Paper read in Kozani, Greece for this 2014 "Notation" Conference
Dadaphone: Graphic Notation in Contemporary Music and its Debts to Dada and Futurism
Postmodern musical notation owes a direct debt to Dada and Futurist innovations in typography and layout. Although Futurist musical experiments with collage predated those in painting (1912) and Dadaist visual art (1919-20), it was Tristan Tzara and Max Ernst's work with free typography that helped to unshackle twentieth-century music from the strictures of conventional notation.
The German Dadaist Hugo Ball's final performance at the Cabaret Voltaire marked the beginning of a new genre of sound poems, which directly inspired the vocal works of composer Luciano Berio and his wife, soprano Cathy Berberian. Building on Dadaist and Russian constructivist models, Cage and other composers began to experiment with color and layout.
As a result of exposure to Dada elements guiding the Fluxus movement, postmodern musicians began to use chance procedures to incorporate noise and silence. Hans Arp's call for "a total surrender to the unconscious" inspired musical pioneers such as John Cage and Mauricio Kagel to incorporate elements of chance into printed scores. Cathy Berberian’s pivotal graphic score for Stripsody synthesized elements of Dada and Futurist typography and aved the way for hundreds of contemporary experiemnts with graphic design on musical scores.

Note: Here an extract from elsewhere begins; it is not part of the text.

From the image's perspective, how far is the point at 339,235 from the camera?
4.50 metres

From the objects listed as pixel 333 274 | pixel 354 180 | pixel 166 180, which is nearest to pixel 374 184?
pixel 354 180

This paper included a comprehensive annotated bibliography of printed music influenced by Dadaist ideas. These correspondences will be illustrated with excerpts from over 50 graphic scores that direct artists to employ chance techniques, to interpret colors and shapes, to incorporate noise, and to create music from non-traditional sources. Modern composers inspired by architectural forms, such as Iannis Xenakis (Greece) and Mauricio Kagel (Germany) were also be included. Leading contemporary composers) continue this work, using Dada-inspired graphic notation and chance elements.